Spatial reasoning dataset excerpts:
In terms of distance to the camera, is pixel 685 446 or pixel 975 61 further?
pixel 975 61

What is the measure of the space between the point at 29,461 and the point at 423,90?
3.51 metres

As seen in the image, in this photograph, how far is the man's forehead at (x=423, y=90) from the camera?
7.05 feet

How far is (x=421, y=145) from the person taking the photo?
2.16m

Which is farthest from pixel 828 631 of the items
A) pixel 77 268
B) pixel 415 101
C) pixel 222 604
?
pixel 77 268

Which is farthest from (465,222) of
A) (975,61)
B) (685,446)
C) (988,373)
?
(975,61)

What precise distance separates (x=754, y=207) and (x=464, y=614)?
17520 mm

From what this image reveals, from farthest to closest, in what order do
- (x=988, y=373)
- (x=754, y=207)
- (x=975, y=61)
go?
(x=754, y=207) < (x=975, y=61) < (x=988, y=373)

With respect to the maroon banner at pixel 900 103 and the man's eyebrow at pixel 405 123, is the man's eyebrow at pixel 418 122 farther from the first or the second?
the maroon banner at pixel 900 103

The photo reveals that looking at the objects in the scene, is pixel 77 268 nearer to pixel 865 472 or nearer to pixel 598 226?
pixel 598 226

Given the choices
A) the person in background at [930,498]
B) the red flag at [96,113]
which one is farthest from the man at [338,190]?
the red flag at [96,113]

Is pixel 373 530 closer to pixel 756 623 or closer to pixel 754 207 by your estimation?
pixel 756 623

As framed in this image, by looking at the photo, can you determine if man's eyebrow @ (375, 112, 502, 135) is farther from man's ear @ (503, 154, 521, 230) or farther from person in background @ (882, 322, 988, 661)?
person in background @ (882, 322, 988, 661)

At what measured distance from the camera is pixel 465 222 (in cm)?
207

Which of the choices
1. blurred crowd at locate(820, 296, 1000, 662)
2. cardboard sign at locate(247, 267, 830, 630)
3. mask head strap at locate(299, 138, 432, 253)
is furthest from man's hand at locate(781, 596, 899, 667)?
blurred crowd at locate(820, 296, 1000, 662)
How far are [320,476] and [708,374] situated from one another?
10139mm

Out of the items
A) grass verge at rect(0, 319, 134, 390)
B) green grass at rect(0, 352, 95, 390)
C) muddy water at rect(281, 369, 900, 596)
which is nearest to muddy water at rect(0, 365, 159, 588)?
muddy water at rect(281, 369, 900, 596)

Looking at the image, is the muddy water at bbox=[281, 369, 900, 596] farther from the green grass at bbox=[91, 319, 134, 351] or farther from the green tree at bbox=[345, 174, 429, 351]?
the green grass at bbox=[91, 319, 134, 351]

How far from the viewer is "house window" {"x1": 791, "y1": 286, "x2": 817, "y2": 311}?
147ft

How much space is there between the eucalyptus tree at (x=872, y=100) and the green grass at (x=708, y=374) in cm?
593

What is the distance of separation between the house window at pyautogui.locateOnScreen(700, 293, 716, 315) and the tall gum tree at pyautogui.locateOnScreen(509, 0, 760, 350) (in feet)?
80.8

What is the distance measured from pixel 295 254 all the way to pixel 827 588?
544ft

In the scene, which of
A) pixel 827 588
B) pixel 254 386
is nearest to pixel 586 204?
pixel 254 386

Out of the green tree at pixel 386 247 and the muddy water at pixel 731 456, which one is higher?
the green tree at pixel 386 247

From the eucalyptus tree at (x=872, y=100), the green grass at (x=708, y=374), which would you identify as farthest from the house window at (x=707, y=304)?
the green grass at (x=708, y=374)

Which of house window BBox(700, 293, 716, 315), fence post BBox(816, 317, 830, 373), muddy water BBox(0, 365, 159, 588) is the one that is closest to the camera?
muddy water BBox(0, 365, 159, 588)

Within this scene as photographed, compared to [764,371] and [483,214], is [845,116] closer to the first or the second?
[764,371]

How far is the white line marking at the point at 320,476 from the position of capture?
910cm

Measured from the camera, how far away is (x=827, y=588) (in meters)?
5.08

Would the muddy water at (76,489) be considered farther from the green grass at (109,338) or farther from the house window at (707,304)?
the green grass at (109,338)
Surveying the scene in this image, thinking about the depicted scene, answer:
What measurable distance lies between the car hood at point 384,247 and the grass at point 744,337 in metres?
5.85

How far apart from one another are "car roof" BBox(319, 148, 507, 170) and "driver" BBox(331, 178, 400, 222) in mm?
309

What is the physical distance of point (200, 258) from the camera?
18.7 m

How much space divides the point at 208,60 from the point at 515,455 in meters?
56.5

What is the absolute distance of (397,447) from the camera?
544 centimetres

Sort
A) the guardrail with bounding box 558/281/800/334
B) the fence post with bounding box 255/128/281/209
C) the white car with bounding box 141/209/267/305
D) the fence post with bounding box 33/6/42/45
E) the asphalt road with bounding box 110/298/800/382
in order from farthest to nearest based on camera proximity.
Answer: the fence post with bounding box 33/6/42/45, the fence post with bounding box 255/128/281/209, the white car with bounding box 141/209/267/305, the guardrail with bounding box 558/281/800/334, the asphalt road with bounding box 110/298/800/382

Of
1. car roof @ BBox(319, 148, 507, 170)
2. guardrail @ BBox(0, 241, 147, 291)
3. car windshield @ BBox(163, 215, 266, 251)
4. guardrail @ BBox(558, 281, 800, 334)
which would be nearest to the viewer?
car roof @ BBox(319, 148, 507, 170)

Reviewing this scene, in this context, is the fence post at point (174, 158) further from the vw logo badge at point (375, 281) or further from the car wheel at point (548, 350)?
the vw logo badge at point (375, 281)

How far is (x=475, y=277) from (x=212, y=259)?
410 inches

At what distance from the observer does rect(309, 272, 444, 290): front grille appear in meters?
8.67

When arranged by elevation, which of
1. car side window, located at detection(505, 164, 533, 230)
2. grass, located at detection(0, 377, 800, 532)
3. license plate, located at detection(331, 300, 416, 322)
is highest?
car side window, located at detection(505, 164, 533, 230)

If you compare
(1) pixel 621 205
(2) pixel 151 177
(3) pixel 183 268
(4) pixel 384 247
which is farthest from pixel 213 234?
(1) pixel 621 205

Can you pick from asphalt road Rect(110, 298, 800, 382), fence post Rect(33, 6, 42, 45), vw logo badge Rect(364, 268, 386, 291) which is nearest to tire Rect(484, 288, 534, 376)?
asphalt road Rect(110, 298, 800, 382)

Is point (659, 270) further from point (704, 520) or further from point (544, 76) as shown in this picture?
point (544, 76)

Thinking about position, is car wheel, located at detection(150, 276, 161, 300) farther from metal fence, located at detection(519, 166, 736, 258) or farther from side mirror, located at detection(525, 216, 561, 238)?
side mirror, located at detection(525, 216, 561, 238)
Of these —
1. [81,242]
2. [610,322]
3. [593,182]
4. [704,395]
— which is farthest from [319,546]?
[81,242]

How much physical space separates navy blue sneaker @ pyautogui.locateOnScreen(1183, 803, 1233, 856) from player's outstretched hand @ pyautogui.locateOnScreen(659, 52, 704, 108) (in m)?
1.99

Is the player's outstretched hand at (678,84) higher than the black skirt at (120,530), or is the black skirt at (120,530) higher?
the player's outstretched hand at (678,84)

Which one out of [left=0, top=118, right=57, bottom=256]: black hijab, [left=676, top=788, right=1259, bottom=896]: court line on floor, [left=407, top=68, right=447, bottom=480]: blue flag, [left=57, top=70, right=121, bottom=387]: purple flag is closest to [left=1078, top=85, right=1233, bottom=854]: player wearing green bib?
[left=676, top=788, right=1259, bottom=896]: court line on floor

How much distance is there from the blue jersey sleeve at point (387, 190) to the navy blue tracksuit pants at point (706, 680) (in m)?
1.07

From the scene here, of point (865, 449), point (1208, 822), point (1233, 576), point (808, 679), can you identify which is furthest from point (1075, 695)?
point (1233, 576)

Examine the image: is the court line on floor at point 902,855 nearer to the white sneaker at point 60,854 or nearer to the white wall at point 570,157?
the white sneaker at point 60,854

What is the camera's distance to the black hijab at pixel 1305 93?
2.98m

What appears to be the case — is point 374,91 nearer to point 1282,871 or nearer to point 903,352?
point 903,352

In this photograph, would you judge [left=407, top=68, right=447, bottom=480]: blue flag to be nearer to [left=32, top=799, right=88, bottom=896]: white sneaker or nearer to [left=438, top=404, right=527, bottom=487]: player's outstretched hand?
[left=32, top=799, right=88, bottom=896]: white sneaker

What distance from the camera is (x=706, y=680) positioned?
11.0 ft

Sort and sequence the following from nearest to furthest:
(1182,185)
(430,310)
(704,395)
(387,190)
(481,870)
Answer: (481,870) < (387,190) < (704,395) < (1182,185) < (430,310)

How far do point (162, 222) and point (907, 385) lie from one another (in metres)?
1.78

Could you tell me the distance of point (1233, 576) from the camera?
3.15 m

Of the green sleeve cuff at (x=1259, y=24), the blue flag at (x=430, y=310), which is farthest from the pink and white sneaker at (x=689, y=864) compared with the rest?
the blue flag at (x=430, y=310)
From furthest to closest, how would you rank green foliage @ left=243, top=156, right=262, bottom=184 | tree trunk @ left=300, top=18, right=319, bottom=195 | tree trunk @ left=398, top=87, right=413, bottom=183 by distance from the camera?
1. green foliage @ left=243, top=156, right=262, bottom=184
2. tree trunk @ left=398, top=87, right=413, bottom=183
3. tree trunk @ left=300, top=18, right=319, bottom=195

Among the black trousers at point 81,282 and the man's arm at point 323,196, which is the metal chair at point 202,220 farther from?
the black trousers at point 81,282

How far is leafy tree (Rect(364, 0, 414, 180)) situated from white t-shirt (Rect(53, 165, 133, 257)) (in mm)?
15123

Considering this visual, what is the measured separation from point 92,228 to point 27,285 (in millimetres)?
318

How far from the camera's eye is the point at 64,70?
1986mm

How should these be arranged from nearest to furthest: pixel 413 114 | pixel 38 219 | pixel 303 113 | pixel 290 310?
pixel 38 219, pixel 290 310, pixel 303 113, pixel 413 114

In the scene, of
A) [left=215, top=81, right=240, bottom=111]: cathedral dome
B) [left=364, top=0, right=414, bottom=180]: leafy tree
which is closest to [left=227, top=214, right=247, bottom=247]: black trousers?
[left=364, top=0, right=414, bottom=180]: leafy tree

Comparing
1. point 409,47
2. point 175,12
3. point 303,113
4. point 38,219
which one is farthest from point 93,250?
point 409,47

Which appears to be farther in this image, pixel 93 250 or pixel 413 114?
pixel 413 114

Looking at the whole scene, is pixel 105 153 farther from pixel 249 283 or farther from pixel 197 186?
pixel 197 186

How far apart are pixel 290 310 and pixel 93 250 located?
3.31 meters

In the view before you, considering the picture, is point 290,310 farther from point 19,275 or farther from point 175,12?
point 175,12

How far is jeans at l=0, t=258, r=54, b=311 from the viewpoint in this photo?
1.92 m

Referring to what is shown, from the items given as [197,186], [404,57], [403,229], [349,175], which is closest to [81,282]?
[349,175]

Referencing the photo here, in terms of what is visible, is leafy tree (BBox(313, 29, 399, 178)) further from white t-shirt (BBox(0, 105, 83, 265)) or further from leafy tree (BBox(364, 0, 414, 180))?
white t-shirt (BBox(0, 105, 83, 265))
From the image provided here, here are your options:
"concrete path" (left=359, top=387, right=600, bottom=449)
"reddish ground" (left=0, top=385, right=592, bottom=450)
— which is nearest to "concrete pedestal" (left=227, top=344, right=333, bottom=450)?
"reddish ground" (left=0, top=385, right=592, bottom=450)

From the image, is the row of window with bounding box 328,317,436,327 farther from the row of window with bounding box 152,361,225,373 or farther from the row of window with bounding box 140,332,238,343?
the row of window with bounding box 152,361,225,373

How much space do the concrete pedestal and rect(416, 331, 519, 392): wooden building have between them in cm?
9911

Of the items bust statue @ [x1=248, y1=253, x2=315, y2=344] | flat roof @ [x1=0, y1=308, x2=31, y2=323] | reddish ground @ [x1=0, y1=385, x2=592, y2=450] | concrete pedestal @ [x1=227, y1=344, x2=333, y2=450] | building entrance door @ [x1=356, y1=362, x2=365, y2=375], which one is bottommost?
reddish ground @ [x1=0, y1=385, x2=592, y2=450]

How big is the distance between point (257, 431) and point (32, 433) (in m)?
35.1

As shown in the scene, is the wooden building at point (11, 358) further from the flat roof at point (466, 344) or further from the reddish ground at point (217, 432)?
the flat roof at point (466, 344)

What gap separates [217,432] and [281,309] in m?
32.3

GOAL OF THE EXERCISE:
Starting at the beginning of the items and ending after the line that contains "3.51 metres", write those lines out again with "point" swapped for "pixel" and nothing else altered.

TASK OUTPUT:
In terms of distance to the camera, is pixel 685 446 or pixel 975 61 further?
pixel 975 61

What is the measure of the space between the pixel at 29,461 and the pixel at 423,90?
3.51 metres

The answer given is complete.